The CARICOM audit team reported that although the management of the count left much to be desired, the results of their recount varied only marginally from that of the final results declared by the Chief Elections Officer. But the PNC remained dissatisfied and violent demonstrations broke out again. A settlement was finally reached at the CARICOM summit in St Lucia in July 1998, under which the PNC agreed to take their seats in the National Assembly.

 

President Janet Jagan resigned after suffering a mild heart attack in August 1999 and was succeeded by Finance Minister Bharrat Jagdeo.

 

The Constitutional Reform Commission’s proposals were enacted in 2000. These included establishment of a permanent elections commission and new national identity cards. The 2001 elections were to be the first to be held under a new electoral system.
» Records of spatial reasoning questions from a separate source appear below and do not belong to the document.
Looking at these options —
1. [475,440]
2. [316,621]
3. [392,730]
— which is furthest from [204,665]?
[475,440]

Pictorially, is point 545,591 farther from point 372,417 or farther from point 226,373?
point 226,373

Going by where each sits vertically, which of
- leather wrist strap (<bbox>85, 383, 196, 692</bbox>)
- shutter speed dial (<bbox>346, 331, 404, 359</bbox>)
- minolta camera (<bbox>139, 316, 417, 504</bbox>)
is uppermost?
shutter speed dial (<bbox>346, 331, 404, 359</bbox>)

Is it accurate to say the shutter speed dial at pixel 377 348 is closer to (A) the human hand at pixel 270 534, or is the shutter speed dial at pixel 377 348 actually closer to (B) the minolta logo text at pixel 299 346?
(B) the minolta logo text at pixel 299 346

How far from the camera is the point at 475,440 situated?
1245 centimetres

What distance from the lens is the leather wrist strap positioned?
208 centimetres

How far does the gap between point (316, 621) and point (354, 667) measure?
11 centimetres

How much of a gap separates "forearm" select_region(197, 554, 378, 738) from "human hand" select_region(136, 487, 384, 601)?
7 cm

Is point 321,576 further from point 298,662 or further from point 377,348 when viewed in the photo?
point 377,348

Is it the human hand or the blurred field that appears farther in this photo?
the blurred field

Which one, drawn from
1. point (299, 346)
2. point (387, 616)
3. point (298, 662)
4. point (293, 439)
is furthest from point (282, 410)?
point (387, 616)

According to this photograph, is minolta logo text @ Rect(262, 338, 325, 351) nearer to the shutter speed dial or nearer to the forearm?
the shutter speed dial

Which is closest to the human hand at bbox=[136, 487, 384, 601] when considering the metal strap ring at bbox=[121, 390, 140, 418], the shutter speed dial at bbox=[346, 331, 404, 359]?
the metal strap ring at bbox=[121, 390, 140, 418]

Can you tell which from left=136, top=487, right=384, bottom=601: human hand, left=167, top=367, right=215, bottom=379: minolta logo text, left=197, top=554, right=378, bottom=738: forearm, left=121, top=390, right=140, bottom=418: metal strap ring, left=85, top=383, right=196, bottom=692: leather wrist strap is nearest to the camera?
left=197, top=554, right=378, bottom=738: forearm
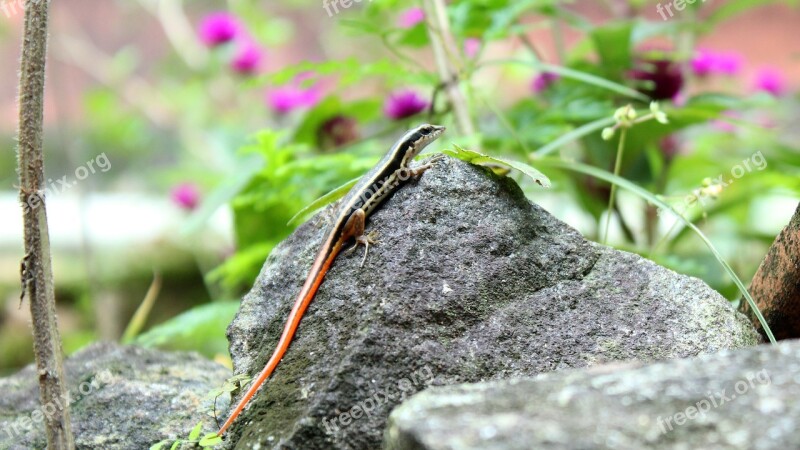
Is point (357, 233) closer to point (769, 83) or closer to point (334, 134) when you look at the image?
point (334, 134)

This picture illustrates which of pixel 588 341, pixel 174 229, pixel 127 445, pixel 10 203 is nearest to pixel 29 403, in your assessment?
pixel 127 445

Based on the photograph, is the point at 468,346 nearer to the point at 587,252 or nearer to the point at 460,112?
the point at 587,252

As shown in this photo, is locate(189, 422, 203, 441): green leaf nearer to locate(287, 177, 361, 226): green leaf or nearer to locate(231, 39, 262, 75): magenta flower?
locate(287, 177, 361, 226): green leaf

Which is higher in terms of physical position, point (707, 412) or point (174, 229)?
point (707, 412)

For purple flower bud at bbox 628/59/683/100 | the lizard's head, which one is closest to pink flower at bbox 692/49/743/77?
purple flower bud at bbox 628/59/683/100

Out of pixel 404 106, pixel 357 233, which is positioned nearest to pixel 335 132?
pixel 404 106

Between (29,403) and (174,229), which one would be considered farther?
(174,229)

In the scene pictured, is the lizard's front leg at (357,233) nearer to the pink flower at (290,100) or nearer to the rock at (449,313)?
the rock at (449,313)
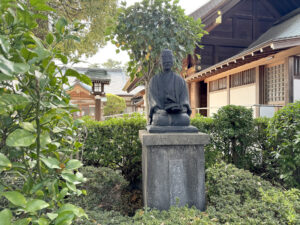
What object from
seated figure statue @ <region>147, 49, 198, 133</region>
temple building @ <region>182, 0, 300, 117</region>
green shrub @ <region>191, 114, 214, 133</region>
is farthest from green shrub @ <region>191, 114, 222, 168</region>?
temple building @ <region>182, 0, 300, 117</region>

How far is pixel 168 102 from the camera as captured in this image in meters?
3.13

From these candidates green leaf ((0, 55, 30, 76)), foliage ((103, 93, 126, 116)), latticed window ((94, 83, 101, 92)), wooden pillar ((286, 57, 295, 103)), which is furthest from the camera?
foliage ((103, 93, 126, 116))

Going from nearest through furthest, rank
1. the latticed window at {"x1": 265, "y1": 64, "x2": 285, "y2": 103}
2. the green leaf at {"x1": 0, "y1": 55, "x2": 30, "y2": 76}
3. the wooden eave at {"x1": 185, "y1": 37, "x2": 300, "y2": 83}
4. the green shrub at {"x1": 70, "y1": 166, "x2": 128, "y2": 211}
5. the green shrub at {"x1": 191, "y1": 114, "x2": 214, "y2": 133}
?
the green leaf at {"x1": 0, "y1": 55, "x2": 30, "y2": 76}
the green shrub at {"x1": 70, "y1": 166, "x2": 128, "y2": 211}
the green shrub at {"x1": 191, "y1": 114, "x2": 214, "y2": 133}
the wooden eave at {"x1": 185, "y1": 37, "x2": 300, "y2": 83}
the latticed window at {"x1": 265, "y1": 64, "x2": 285, "y2": 103}

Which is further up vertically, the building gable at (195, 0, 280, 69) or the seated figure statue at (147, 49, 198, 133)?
the building gable at (195, 0, 280, 69)

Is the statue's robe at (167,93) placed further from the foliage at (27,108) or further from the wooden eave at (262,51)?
the wooden eave at (262,51)

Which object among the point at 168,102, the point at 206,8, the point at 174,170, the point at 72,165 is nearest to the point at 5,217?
the point at 72,165

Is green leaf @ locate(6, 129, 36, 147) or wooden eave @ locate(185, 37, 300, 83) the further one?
wooden eave @ locate(185, 37, 300, 83)

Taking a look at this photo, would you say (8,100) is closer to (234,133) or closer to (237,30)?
(234,133)

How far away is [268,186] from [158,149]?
70.4 inches

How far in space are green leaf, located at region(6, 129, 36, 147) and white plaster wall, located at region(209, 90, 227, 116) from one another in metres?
8.52

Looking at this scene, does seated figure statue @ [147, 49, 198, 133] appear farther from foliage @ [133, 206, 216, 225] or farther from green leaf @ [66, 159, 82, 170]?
green leaf @ [66, 159, 82, 170]

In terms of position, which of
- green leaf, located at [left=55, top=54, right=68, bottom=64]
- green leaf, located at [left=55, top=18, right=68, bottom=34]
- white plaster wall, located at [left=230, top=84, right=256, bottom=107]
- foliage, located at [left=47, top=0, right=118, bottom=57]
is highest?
foliage, located at [left=47, top=0, right=118, bottom=57]

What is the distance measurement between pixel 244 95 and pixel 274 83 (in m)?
1.28

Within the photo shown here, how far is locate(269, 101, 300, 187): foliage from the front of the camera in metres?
3.25
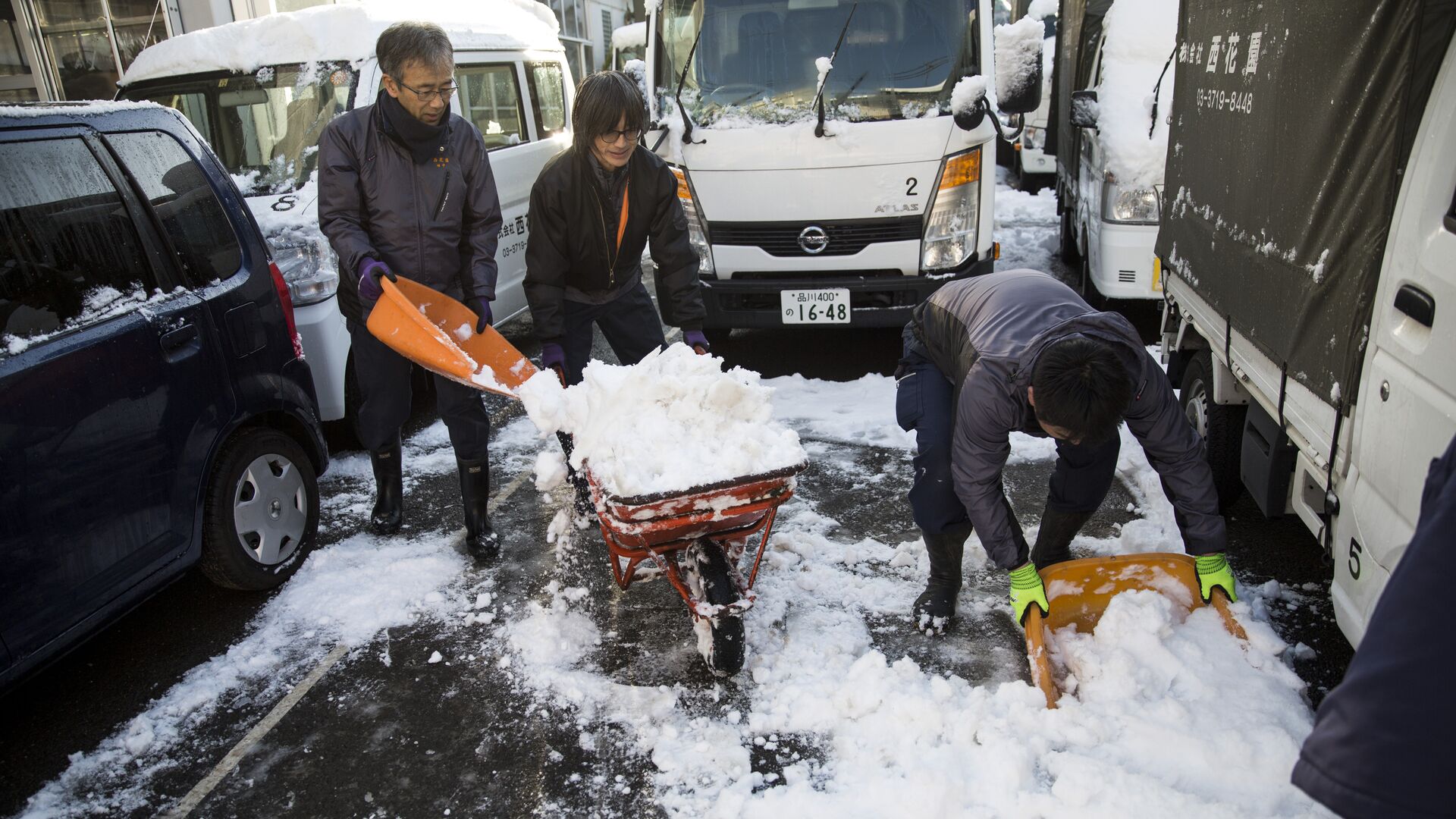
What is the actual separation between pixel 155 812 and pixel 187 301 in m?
1.63

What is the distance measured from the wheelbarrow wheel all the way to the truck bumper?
2.88m

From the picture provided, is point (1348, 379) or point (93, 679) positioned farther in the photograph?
point (93, 679)

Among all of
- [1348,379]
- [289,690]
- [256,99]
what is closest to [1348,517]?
[1348,379]

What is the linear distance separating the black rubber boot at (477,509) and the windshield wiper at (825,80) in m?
2.77

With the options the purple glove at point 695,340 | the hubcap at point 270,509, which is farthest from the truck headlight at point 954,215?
the hubcap at point 270,509

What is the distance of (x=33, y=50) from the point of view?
28.0 ft

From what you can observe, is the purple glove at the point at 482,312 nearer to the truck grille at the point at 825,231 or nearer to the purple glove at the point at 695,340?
the purple glove at the point at 695,340

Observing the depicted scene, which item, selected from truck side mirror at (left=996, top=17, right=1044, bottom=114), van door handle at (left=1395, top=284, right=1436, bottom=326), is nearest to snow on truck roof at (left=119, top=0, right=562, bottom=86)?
truck side mirror at (left=996, top=17, right=1044, bottom=114)

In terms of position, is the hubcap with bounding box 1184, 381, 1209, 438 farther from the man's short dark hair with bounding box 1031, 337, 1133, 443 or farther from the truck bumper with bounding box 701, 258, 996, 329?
the man's short dark hair with bounding box 1031, 337, 1133, 443

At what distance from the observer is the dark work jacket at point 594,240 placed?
11.6 feet

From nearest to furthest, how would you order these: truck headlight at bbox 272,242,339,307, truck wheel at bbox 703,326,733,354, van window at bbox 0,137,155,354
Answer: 1. van window at bbox 0,137,155,354
2. truck headlight at bbox 272,242,339,307
3. truck wheel at bbox 703,326,733,354

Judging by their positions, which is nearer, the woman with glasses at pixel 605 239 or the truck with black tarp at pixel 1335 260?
the truck with black tarp at pixel 1335 260

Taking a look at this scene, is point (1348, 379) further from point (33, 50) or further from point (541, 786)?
point (33, 50)

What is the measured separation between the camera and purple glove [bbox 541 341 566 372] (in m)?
3.58
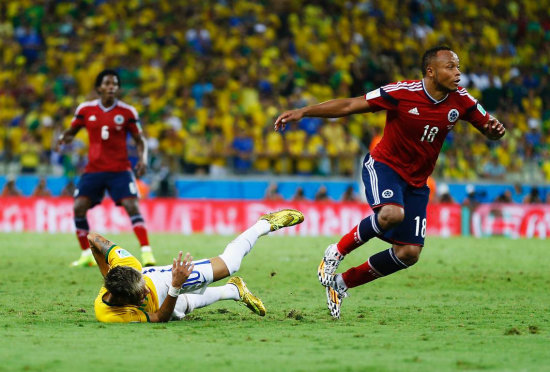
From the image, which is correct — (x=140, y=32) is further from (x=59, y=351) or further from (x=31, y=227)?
(x=59, y=351)

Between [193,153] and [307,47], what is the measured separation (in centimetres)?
628

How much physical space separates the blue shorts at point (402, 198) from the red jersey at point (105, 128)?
6093 millimetres

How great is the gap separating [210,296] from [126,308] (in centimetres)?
83

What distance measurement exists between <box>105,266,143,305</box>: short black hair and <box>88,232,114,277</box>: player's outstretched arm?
73 centimetres

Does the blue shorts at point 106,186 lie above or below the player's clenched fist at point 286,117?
below

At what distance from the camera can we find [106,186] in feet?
46.9

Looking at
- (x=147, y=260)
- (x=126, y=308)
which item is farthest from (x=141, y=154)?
(x=126, y=308)

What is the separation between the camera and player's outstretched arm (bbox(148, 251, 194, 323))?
765 cm

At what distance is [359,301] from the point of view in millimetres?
10406

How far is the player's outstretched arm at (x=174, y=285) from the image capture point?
7652 mm

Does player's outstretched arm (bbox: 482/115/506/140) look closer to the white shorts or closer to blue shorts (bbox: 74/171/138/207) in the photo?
the white shorts

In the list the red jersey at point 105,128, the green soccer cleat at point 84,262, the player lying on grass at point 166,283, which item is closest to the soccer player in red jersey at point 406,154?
the player lying on grass at point 166,283

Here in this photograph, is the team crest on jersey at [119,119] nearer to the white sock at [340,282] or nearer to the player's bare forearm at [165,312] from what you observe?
the white sock at [340,282]

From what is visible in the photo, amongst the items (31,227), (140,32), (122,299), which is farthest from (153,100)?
(122,299)
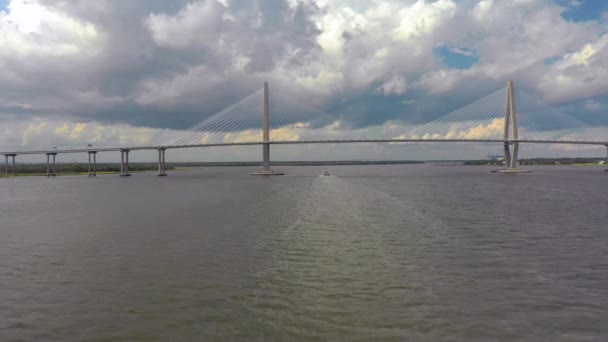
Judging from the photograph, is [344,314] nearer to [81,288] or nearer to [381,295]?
[381,295]

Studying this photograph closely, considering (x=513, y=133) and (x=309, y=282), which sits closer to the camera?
(x=309, y=282)

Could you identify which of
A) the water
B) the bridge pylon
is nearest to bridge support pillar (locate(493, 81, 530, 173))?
the bridge pylon

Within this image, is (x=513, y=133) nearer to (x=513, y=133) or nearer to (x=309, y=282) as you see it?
(x=513, y=133)

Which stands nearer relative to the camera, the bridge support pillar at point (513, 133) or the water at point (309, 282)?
the water at point (309, 282)

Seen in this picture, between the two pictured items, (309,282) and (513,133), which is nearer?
(309,282)

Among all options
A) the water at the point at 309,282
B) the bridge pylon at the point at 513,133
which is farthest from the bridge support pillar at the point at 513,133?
the water at the point at 309,282

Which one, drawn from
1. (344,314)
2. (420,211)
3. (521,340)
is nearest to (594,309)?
(521,340)

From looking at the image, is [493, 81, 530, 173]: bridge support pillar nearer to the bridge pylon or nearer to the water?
the bridge pylon

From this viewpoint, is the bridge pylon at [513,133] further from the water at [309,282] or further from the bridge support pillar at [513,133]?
the water at [309,282]

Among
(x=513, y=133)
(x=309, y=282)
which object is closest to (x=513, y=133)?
(x=513, y=133)

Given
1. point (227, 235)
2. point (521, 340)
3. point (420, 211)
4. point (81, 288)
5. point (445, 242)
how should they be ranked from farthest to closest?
point (420, 211) → point (227, 235) → point (445, 242) → point (81, 288) → point (521, 340)

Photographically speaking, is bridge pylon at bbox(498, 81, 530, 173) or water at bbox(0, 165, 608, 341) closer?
water at bbox(0, 165, 608, 341)
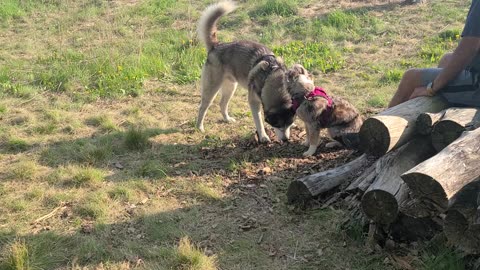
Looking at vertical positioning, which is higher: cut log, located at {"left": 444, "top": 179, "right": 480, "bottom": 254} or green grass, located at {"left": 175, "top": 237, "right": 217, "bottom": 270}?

In the general election of March 2001, the ruling PPP-Civic coalition won 34 seats (53% of the vote), Jagdeo retaining the presidency and Desmond Hoyte of PNC-Reform (27 seats and 42%) leading the opposition. Voter turnout was nearly 90%. Although the election result was seen by international observers to reflect the will of the people, in the weeks following the elections, opposition supporters continued to mount violent demonstrations expressing doubts about the accuracy of the poll.

 

These demonstrations were only allayed when in April 2001 Jagdeo and Hoyte initiated a dialogue among parliamentarians and civil society on constitutional and electoral reform. However, this dialogue broke down in March 2002 over differences between PPP-Civic and PNC-Reform on implementation of what had been agreed. The deadlock continued until late August 2002 when, at the government’s request, the Commonwealth Secretary-General appointed a special envoy, former Governor-General of New Zealand Sir Paul Reeves, to facilitate resumption of the dialogue between the opposing parties. During 2003 constructive dialogue proceeded between President Jagdeo and the new Leader of the Opposition, Robert Corbin, political tension eased, and opposition members returned to parliament.

 

In April 2004, the Leader of the Opposition called off structured dialogue with President Jagdeo and boycotted parliament.